[TASKS TO CARRY OUT]:
a. Decide whether each statement agrees with the squarefree counting passage, answering yes or no and quoting the deciding words of the passage: (i) the implementations are written in C++, Python, and Java; (ii) the preprocessing fills three arrays; (iii) consecutive values of d sharing the same quotient are processed one at a time.
b. Reproduce the squarefree counting passage from "The C++, Python, and" to "every bound adjustment.", switching "preprocessing" to "precomputation".

[PASSAGE FOR REVIEW]:

So among the integers up to \(100\), exactly \(61\) have no squared prime factor, \(36\) have exactly one squared prime factor, and \(3\) have exactly two. The total \(61+36+3=100\) is a useful consistency check.

How the Code Works

The C++, Python, and Java implementations all begin by setting the limit to \(\lfloor\sqrt{N}\rfloor=10^8\), because every relevant squarefree \(d\) must satisfy \(d^2\le N\). They generate all primes up to that bound and then fill two compact arrays over \(1\le d\le 10^8\): one stores how many distinct prime divisors each \(d\) has, and the other records whether \(d\) is squarefree.

After that preprocessing phase, the implementation scans all \(d\le \sqrt{N}\). Whenever \(d\) is squarefree, it adds \(\left\lfloor N/d^2\right\rfloor\) to the bucket corresponding to \(\omega(d)\). Consecutive values of \(d\) that share the same quotient \(\left\lfloor N/d^2\right\rfloor\) are handled together, so the expensive division work is reused across whole blocks instead of repeated blindly for every bound adjustment.

[DATASET SECTION]:
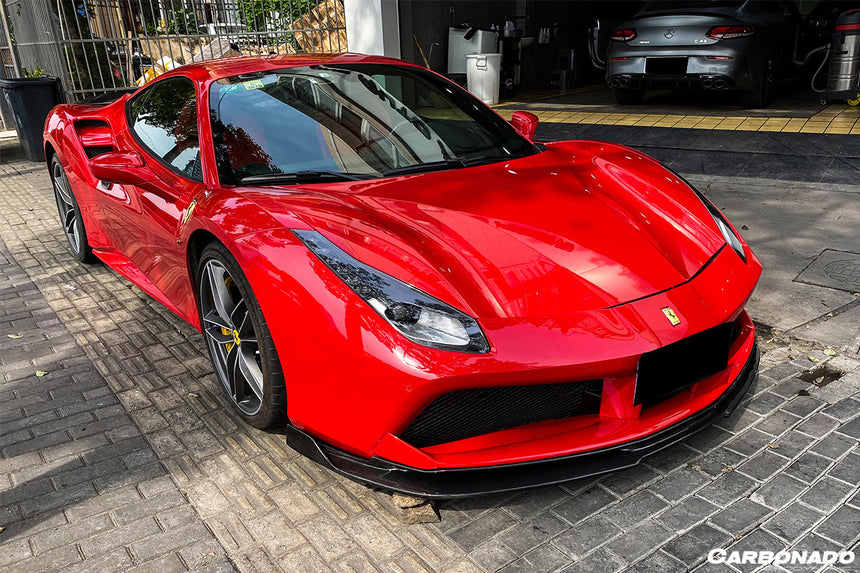 2015-2020 Ferrari 488 GTB RS Style Carbon Fiber Front Lip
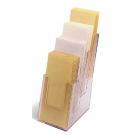 4 Pocket Acrylic Brochure Holder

[EXPECTED RESULTS]:
a.
(i) Yes: "The C++, Python, and Java implementations"
(ii) No: "fill two compact arrays"
(iii) No: "are handled together"

b.
The C++, Python, and Java implementations all begin by setting the limit to \(\lfloor\sqrt{N}\rfloor=10^8\), because every relevant squarefree \(d\) must satisfy \(d^2\le N\). They generate all primes up to that bound and then fill two compact arrays over \(1\le d\le 10^8\): one stores how many distinct prime divisors each \(d\) has, and the other records whether \(d\) is squarefree.

After that precomputation phase, the implementation scans all \(d\le \sqrt{N}\). Whenever \(d\) is squarefree, it adds \(\left\lfloor N/d^2\right\rfloor\) to the bucket corresponding to \(\omega(d)\). Consecutive values of \(d\) that share the same quotient \(\left\lfloor N/d^2\right\rfloor\) are handled together, so the expensive division work is reused across whole blocks instead of repeated blindly for every bound adjustment.